IN MEMORIAM: D. Carlos González Quintero (1936-2016)

La muerte nos hiere a todos antes o después. Y pasamos de la sospecha a la certeza cuando vemos morir a quienes han sido pieza decisiva en nuestra vida. Nuestros padres, nuestros maestros…, nuestros pastores. Hoy ha muerto mi párroco. 

Fue un hombre de fe. Jovial, cercano, con esa tímida socarronería que sabía más por lo que callaba que por lo que decía. Sensible y detallista, a quien enseñaron una forma de ser sacerdote que ejerció responsablemente hasta el último día de su vida.

 
Un sacerdote que muere con las botas puestas, queriendo ir a celebrar la Misa de ocho en el Santuario del Cristo porque “(…) es mi mayor felicidad”. Lo que no hacía lo dejaba hacer. Austero en su porte y rico para quienes necesitamos en alguna ocasión un empujón material. Y todo, y siempre, con ese aroma a tabaco puro hecho en La Palma que sabía disfrutar y que le aceleró la muerte. 

No serán pocos los que le echarán en falta. Por donde pasaba, pasaba un aire fresco de buen ambiente, de cordialidad, de cercanía. Extraño a la crítica y a enfados duraderos. Una sonrisa y una preocupación por los otros. Siempre un reconocimiento de los demás, una felicitación, un estímulo. Hoy ha muerto mi párroco.

No puedo evitar recordar en este día la respuesta que me dio el día que le dije que quería ir al Seminario. No puedo evitar recordar en este día la primera vez que hice una lectura en el Santuario del Cristo en Icod. “No te apures, al principio a todos les cuesta”. No puedo evitar recordar en este día aquella exigencia educada y firme apelando a una vida en humildad que se dejara ayudar: “Aprende a ser humilde”. No puedo evitar recordarlo en este día.
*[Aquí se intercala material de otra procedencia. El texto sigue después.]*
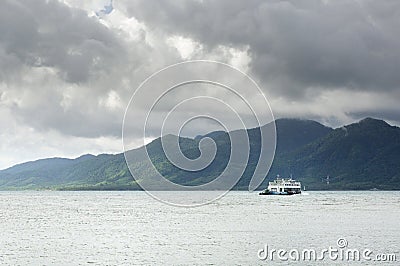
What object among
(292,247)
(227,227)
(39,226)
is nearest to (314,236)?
(292,247)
En este Año Jubilar extraordinario de la Misericordia al que nos ha convocado el Papa Francisco ha muerto mi párroco. Un sacerdote que supo habitar el confesonario. Que supo en él ser padre y hermano. Un sacerdote de los que manifiestan, como nos enseña el Papa, que Dios nos espera siempre y que perdona siempre; que no se cansa de perdonar.

Me quedo con una anécdota que le escuché contar y en la que reconozco la fe firme de D. Carlos en la presencia de Jesús en la Eucaristía. Le llamaron en una ocasión para llevar la comunión a un enfermo moribundo. El sagrario más cercano a la Casa Parroquial de Icod de los Vinos era el de la Iglesia de San Agustín. Y allí fue a buscar al Señor. La noche era de lluvia y viento. Y aquella Iglesia a oscuras hacía silbar de forma grave la mala noche. Una corriente de aire hizo que la puerta se cerrara de un golpe generando un eco terrible en la Iglesia. “Me asusté, y ante el miedo me agarre con fuerza al copón del Sagrario sabiendo que allí no me podía pasar nada malo”. Y así fue, agarrado del copón, obsesionado por dar la comunión en los despistes últimos, murió hoy mi párroco.
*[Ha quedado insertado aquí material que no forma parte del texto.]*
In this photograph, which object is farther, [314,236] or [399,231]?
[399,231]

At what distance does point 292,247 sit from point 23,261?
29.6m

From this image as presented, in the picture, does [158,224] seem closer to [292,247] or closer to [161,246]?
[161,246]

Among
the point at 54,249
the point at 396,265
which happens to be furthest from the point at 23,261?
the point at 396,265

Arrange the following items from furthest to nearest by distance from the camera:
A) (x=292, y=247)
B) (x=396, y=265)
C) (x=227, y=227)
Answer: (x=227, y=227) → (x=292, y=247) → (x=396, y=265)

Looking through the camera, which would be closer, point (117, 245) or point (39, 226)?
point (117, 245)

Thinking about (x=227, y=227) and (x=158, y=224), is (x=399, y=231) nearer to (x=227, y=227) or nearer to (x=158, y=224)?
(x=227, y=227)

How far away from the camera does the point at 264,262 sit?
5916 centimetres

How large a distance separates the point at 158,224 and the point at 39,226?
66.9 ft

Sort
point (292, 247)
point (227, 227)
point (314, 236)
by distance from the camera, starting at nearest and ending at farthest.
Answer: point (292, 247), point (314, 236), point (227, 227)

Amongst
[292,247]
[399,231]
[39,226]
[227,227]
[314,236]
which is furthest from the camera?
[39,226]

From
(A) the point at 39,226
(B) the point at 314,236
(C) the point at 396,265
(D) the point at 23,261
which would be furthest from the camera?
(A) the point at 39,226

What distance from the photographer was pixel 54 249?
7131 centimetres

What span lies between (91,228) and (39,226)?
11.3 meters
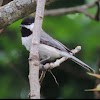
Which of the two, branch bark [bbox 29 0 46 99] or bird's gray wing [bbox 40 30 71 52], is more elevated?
bird's gray wing [bbox 40 30 71 52]

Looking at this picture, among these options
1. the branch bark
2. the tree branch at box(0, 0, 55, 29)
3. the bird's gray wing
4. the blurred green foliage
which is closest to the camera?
the branch bark

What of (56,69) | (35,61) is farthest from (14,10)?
(56,69)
¡Cuántas veces le escuché decir en las misas de difuntos “nuestro recuerdo convertido en oración”! Pues eso quiero hacer:
 

Señor, Dios Padre Todopoderoso. Hoy ha muerto mi párroco. Acógelo en tu seno trinitario por los méritos de tu Hijo Jesús, a quien entregó su vida como presbítero. Que el Espíritu que resucitó a Jesús de entre los muertos, lo levante a la comunión definitiva en Ti. Escucha, Padre, la oración que María, la Madre de Jesús, te eleva intercediendo por quien fue, tantos años, alter christus, con orgullo y alegría, porque “(…) había elegido una heredad que le alegró la juventud”. Perdónale sus pecados y abrázalo eternamente. Quiso ser fiel. Dale el premio a la fidelidad. No sólo comió la carne y bebió la sangre de Jesús en la Eucaristía, sino que la entregó a tantos otros que hemos crecido en la fe contemplando su mirada. Tú eres el Dios de la vida y el Señor de la historia. Acoge en tu Reino a mi párroco. A Ti, eterno Padre, en la unidad del Espíritu y comunión con tu Hijo, todo honor y toda gloria, por los siglos de los siglos. Amén.